С другой стороны, он тоже без работы.
А ведь, казалось бы, сам бог велел: вдобавок к физфаку у него еще трехгодичный биофак — физиология и биофизика.
Из Уни Найденов вышел с красным дипломом, и его тут же взяли в Институт северных сияний.
Ему было все равно: северные сияния, так северные сияния, лишь бы волновых генераторов побольше. Но, разумеется, северными сияниями там и не пахло. Слаженный коллектив большого закрытого института бился над проблемами сканерной локации — в те годы еще не попавшей в учебники, но уже незаменимой при создании систем космического слежения и боя.
Многочисленные неудобства жизни под крышей ФАБО — жесткий распорядок, прослушка, КЛК, ОЧП — с лихвой компенсировались зарплатой. Что же касается оборудования и оснащения, то он, например, пользовался лабораторией класса «Е». Даже, может быть, чуточку выше.
Собственно говоря, весь их отдел представлял собой одну большую физическую лабораторию.
Она размещалась в одном из внушительных космопортовских ангаров, построенных в спецзоне ФАБО.

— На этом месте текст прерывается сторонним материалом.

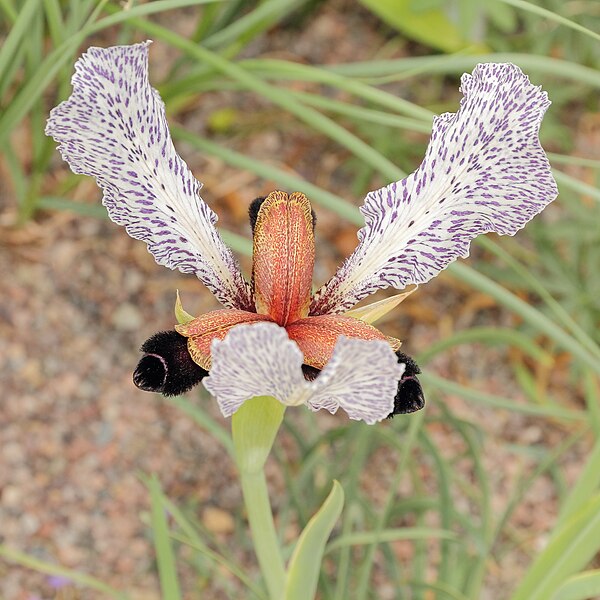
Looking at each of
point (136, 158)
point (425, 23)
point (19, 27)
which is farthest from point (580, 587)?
point (425, 23)

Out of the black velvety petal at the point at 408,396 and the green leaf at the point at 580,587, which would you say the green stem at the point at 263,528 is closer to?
the black velvety petal at the point at 408,396

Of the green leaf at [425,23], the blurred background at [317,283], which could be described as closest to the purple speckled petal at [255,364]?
the blurred background at [317,283]

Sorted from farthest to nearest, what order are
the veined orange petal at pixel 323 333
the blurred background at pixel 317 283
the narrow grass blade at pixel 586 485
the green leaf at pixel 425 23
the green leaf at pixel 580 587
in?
the green leaf at pixel 425 23 < the blurred background at pixel 317 283 < the narrow grass blade at pixel 586 485 < the green leaf at pixel 580 587 < the veined orange petal at pixel 323 333

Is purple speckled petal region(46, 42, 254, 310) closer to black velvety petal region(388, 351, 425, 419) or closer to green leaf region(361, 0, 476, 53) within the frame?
black velvety petal region(388, 351, 425, 419)

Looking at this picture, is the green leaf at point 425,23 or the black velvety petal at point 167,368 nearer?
the black velvety petal at point 167,368

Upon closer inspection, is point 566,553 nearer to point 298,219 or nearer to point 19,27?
point 298,219

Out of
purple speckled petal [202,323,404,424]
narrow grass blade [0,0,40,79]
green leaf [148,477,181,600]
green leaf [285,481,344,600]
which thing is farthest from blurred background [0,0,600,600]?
purple speckled petal [202,323,404,424]
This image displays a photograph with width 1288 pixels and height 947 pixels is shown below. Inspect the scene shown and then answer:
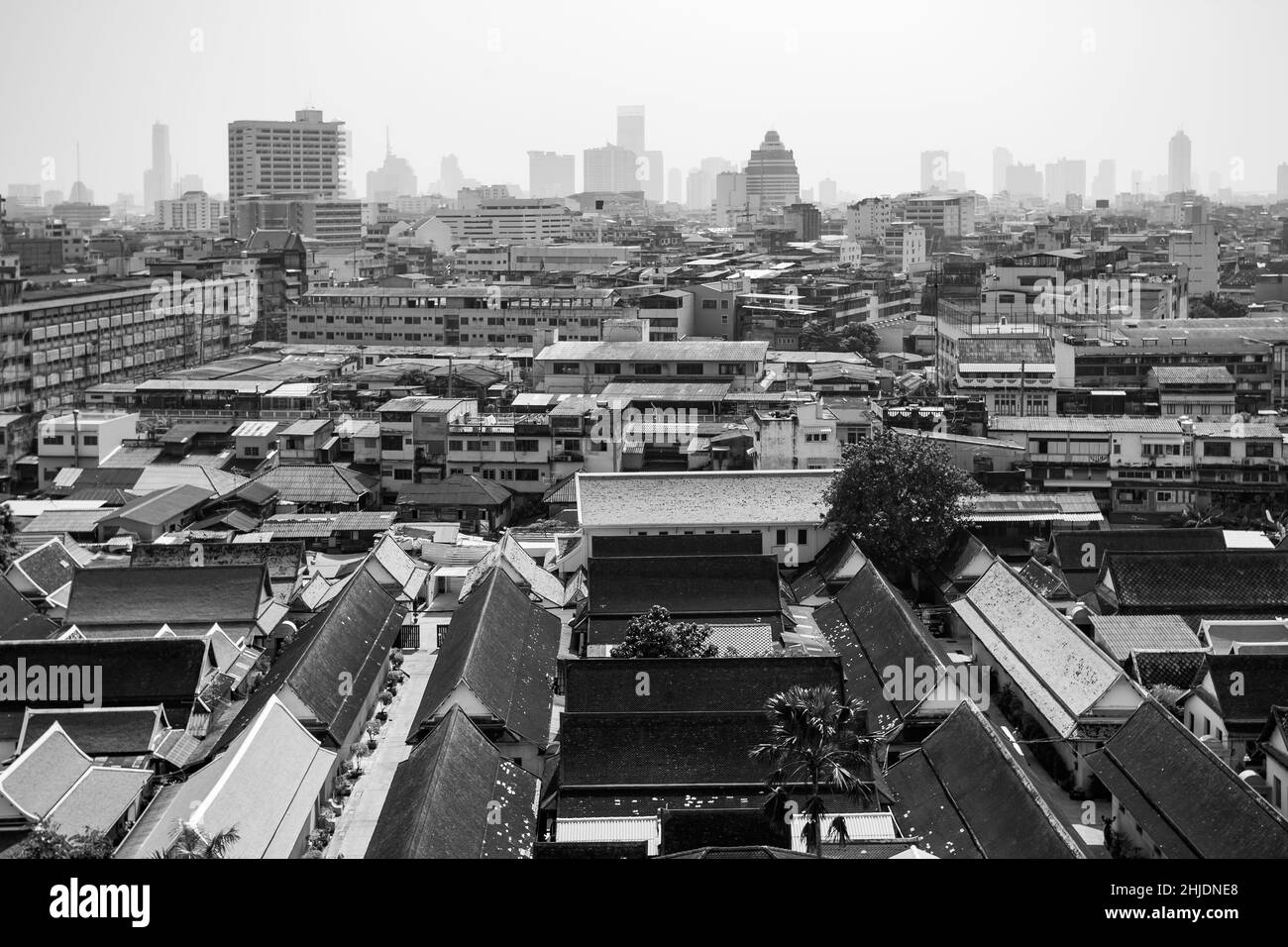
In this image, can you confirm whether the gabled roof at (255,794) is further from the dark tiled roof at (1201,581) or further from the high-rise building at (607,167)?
the high-rise building at (607,167)

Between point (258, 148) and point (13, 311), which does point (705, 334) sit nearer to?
point (13, 311)

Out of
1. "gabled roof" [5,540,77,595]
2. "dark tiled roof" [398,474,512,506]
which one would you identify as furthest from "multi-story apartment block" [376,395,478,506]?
"gabled roof" [5,540,77,595]

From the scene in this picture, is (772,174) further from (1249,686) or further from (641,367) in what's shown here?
(1249,686)

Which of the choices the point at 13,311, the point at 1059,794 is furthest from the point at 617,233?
the point at 1059,794

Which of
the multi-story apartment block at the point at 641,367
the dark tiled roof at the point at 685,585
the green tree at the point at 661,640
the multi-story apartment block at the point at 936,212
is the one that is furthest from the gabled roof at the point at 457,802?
the multi-story apartment block at the point at 936,212

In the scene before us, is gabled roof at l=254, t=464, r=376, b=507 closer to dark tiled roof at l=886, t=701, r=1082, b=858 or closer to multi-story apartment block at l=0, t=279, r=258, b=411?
multi-story apartment block at l=0, t=279, r=258, b=411

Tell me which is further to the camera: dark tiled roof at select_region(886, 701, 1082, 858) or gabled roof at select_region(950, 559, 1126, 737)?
gabled roof at select_region(950, 559, 1126, 737)
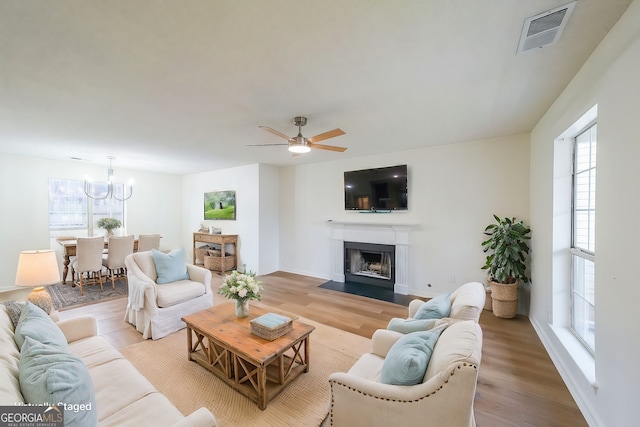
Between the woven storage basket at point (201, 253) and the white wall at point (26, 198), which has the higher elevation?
the white wall at point (26, 198)

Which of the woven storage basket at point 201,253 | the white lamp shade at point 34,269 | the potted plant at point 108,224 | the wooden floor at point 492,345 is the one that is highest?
the potted plant at point 108,224

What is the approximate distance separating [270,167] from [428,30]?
15.1 feet

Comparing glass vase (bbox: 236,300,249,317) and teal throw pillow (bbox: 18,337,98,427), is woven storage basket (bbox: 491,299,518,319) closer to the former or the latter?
glass vase (bbox: 236,300,249,317)

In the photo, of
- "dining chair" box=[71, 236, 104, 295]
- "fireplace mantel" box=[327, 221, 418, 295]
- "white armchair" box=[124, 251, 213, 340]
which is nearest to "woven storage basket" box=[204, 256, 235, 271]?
"dining chair" box=[71, 236, 104, 295]

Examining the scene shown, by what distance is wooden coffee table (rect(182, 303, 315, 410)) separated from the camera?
71.6 inches

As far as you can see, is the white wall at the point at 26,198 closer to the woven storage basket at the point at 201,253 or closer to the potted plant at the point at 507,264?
the woven storage basket at the point at 201,253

В тупиковом торце ангара были выгорожены несколько семинарских аудиторий, пара десятков конур, в дыму которых черкали бумагу и орали друг на друга математики, вычислительный центр, столовая и «Шанхай» — большой уютный зал с чайным буфетом и кожаной мебелью. Именно здесь, по преимуществу, и протекала работа, пока она довольствовалась развитием той или иной теории. Если же теория развивалась до состояния, когда ее нужно было «поставить на ребро» — то есть решительно подтвердить или столь же решительно погубить опытом, — ничто не мешало переместиться в ту или иную экспериментальную секцию.
Секции располагались в левой половине ангара. Каждая из них комплектовалась аппаратурой определенного направления и класса. Несколько первых были отданы старым добрым методам — хроматографии, ядерно-магнитному резонансу, акустике. Потом начинались роскошные и лакомые волновые прелести — оптика, высокочастотные излучения, скан-метод Джонса, фриквенс-излучения и волны Горбовича-Декартье… Здесь можно было найти комплекс аппаратуры для проведения любого опыта — кроме, пожалуй, астрофизических и гравитационных…
К сожалению, в ту пору он не вполне отдавал себе отчет в ценности того, к чему оказался допущен.
Он был разумен, аккуратен и осторожен — и теперь, четырнадцать лет спустя, брел с биржи, скользя взглядом по заплеванному тротуару и невольно рассчитывая найти что-нибудь ценное.
Из этого следовало, что в те годы он был недостаточно разумен, аккуратен и осторожен: потому что если бы обладал всеми этими качествами в полной мере, то и по сей день работал бы в ИСС, сочетая свою общеизвестную (в рамках отдела и института) и щедро оплачиваемую деятельность с другой, от всех скрытой, тайной, существование и смысл которой не должны были быть никем даже заподозрены.